В этом протоколе мы описываем уникальный метод опроса механических свойств клеточного ядра внутри живых клеток. В отличие от других методов силовой спектроскопии, неинвазивное оптическое улавливание позволило отделить вклад клеточной мембраны и цитоскелета от жесткости клеточного ядра. Важно отметить, что оптическая микроманипуляция совместима с мультимодальной микроскопией, что позволит экспериментатору изучать различные процессы, участвующие в клеточной ядерной механобиологии. В качестве репрезентативного результата мы использовали окрашивание ДНК-Хёхста для измерения деформации ядра при вдавливании, выполненном силами порядка нескольких сотен пикоНьютонов.

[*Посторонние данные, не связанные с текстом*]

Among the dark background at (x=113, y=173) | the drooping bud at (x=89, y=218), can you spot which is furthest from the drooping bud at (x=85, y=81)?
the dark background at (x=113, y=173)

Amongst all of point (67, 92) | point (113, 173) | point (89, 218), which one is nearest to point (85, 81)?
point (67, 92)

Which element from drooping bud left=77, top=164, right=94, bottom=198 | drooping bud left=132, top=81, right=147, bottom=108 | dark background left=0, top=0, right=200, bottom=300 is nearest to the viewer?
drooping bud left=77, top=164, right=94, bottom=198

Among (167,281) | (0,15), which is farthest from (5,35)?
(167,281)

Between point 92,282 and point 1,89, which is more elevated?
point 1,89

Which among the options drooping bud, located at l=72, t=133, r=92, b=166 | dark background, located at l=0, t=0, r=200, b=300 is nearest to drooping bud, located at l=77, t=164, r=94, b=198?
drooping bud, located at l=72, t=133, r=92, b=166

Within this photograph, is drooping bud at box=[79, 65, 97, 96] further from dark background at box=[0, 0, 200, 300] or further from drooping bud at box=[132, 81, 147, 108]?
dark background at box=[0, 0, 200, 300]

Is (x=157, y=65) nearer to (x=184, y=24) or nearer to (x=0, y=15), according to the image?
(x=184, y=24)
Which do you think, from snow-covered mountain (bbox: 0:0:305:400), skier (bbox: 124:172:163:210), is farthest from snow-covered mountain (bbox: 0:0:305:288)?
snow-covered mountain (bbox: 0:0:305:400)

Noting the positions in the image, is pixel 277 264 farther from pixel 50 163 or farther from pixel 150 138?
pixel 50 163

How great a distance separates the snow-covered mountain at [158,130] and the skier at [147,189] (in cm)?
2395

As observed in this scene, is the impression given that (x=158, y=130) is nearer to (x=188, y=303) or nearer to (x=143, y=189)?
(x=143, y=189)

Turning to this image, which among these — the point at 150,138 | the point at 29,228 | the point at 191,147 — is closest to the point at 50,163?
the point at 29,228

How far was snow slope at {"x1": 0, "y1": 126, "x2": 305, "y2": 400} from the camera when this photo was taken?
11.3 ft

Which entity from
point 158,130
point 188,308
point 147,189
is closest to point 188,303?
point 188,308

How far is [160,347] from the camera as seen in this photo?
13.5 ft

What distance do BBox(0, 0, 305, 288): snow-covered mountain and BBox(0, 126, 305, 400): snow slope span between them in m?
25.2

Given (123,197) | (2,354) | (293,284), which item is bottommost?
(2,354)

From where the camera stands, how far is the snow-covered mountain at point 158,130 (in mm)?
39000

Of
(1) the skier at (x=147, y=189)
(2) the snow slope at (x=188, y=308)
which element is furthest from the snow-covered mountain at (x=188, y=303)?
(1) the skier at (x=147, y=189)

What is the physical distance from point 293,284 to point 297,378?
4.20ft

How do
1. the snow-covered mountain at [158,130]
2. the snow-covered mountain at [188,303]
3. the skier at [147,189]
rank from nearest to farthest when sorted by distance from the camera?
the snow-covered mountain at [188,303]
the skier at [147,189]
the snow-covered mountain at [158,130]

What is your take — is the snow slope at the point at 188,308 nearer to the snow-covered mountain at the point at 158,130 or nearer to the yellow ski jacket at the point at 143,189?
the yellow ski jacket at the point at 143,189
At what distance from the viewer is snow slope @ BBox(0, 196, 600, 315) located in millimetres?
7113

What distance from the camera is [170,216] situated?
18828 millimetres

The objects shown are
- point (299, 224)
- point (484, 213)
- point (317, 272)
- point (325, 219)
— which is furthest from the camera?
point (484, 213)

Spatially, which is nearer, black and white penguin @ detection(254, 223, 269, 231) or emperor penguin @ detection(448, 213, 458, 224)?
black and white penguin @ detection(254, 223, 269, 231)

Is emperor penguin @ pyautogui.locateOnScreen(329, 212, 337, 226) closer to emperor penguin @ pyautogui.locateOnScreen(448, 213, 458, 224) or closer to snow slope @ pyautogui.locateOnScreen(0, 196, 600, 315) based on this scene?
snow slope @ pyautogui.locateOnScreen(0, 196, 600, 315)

Потенциальные применения нашего метода за пределами примеров, изложенных в этом протоколе
Возможность извлекать количественную механическую информацию из измерений внутри живых клеток без внешних возмущений обеспечивает множество беспрецедентных возможностей, которые только начинают изучаться. Таким образом, представленный протокол нашей оптической платформы микроманипуляции может быть распространен на более сложные эксперименты с большой универсальностью. Акустооптические дефлекторы (AOD) могут генерировать несколько оптических ловушек для синхронных измерений силы в различных местах расположения ячеек, а также могут использоваться для активной микрореологии в широком диапазоне частот51,61. Как уже упоминалось, силовой отклик при отступе может преодолеть максимальную силу захвата, что приводит к выходу шарика из оптической ловушки. В этом случае силовая обратная связь может быть сконфигурирована с помощью AOD для того, чтобы зажать оптическую силу. В целом, несколько микрореологических подходов, таких как релаксация стресса, описанная в этом протоколе, а также активная микрореология или соответствие ползучести, могут быть экспериментально получены с помощью этой платформы и тщательно проанализированы новыми пакетами программного обеспечения61,62,63,64,65 . Кроме того, применение сил не ограничивается ядром, но в принципе может быть осуществлено для измерения различных внутриклеточных структур и в сложных тканях, как показано для улавливания протекающих красных кровяных клеток внутри интактных кровеносных сосудов66,67 или захвата и деформирования хлоропластов и митохондрий68 . Калибровка светового импульса не зависит от формы и размера захваченного объекта, что позволяет проводить прямые измерения силы на любом силовом зонде произвольной формы38,39. Использование инъекционных микросфер позволило приложить к ядру высокие силы при относительно низкой мощности лазера по сравнению с прямым манипулированием клеточными структурами69,70,71. Однако, учитывая достаточно высокую разницу в показателях преломления, нет необходимости в внешнем силовом зонде, и внутриклеточными органеллами можно манипулировать непосредственно без инъекционных шариков (неопубликованные наблюдения и ссылка70).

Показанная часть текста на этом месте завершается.